Problem requirements: Set down the entries below exactly; drop the pictures.
Data for analysis Start Marker
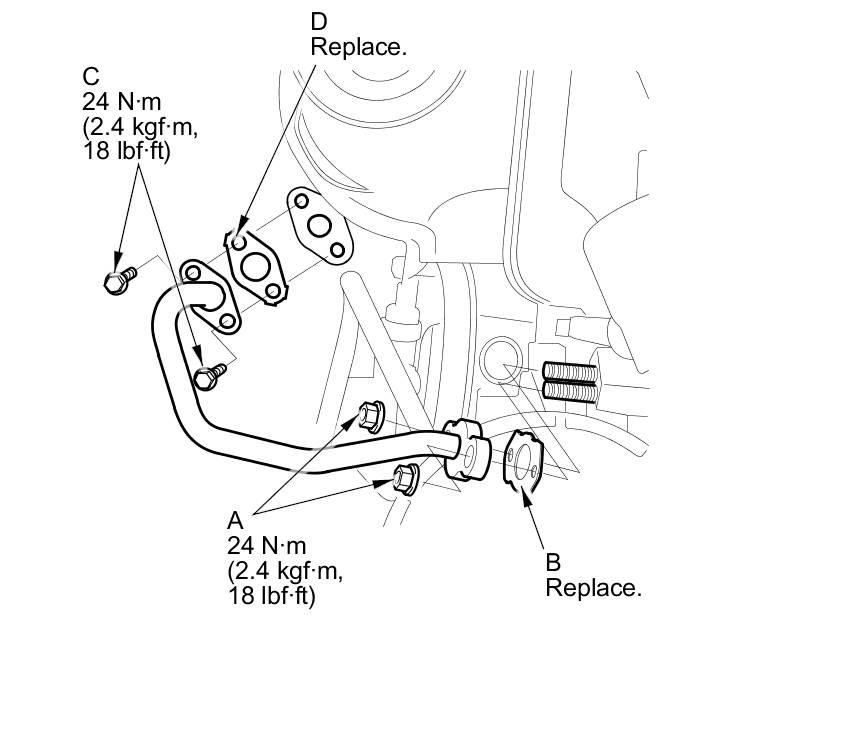 D
Replace.

C
24 N·m
(2.4 kgf·m,
18 lbf·ft)

A
24 N·m
(2.4 kgf·m,
18 lbf·ft)

B
Replace.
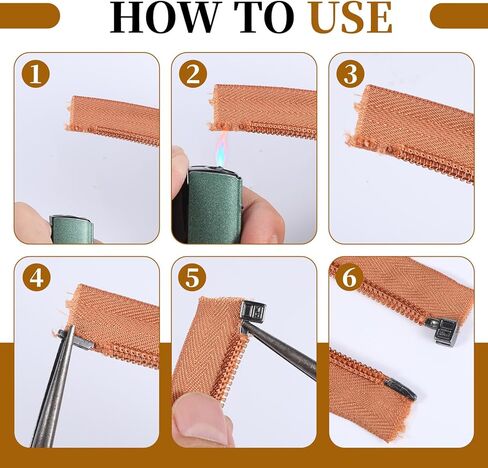 HOW TO USE

1

2

3

4

5

6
Data for analysis End Marker
Result below:
 D
Replace.

C
24 N·m
(2.4 kgf·m,
18 lbf·ft)

A
24 N·m
(2.4 kgf·m,
18 lbf·ft)

B
Replace.
 HOW TO USE

1

2

3

4

5

6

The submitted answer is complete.